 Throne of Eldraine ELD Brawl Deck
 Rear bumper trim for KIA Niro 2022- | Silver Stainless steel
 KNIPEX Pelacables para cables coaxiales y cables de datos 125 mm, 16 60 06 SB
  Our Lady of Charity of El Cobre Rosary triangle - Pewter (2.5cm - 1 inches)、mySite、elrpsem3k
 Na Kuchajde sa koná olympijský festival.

--

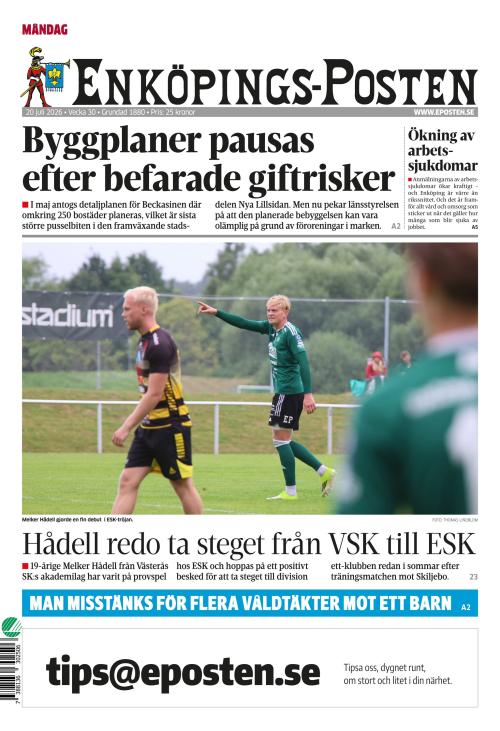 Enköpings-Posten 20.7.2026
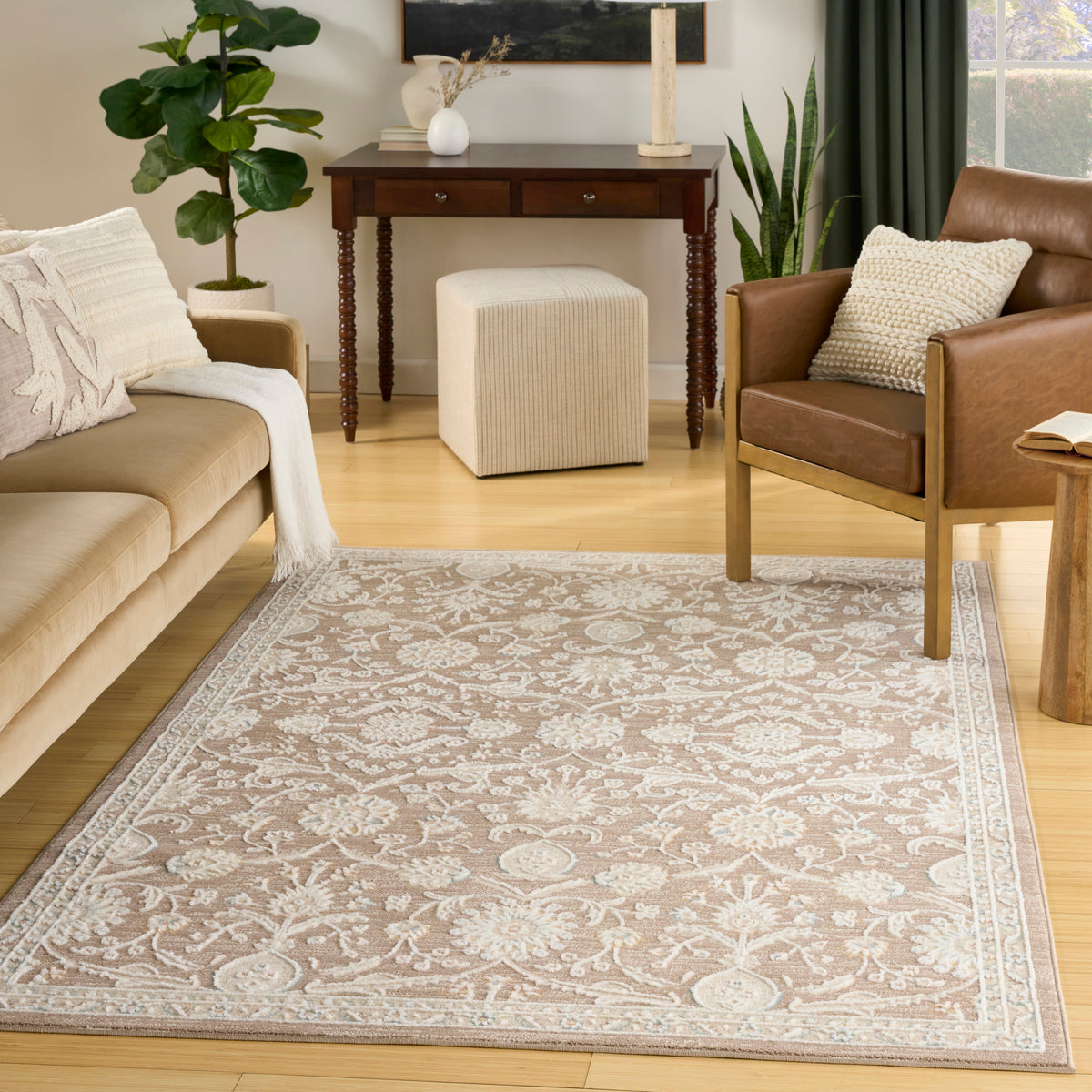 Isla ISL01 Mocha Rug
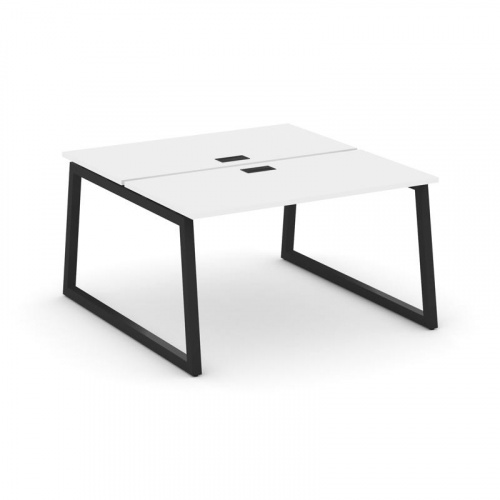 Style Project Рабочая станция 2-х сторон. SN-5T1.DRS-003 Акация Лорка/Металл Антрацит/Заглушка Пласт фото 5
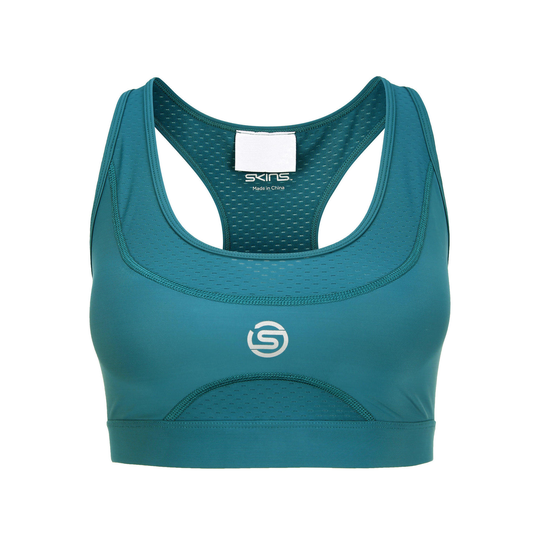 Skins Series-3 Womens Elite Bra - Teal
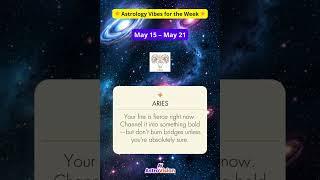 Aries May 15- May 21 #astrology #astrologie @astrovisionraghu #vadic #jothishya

---

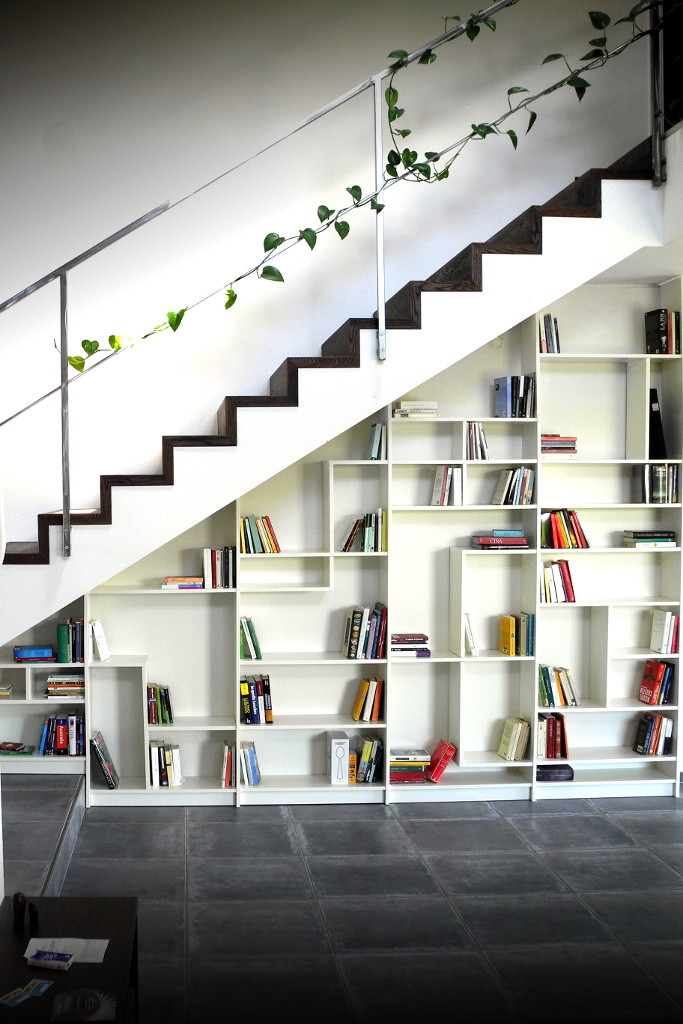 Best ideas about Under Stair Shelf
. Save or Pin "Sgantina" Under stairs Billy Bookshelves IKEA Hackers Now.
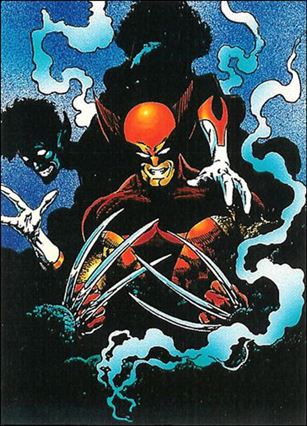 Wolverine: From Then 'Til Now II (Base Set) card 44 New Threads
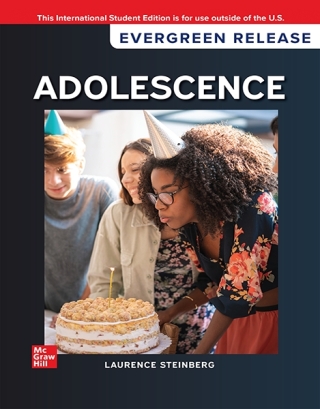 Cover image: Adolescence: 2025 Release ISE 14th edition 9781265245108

* Activity: Using the records above, write out exactly the lines between the one holding "Throne of Eldraine ELD Brawl Deck" and the one holding "Na Kuchajde sa koná olympijský festival.", inclusive; leave everything else out.

* Solution:
 Throne of Eldraine ELD Brawl Deck
 Rear bumper trim for KIA Niro 2022- | Silver Stainless steel
 KNIPEX Pelacables para cables coaxiales y cables de datos 125 mm, 16 60 06 SB
  Our Lady of Charity of El Cobre Rosary triangle - Pewter (2.5cm - 1 inches)、mySite、elrpsem3k
 Na Kuchajde sa koná olympijský festival.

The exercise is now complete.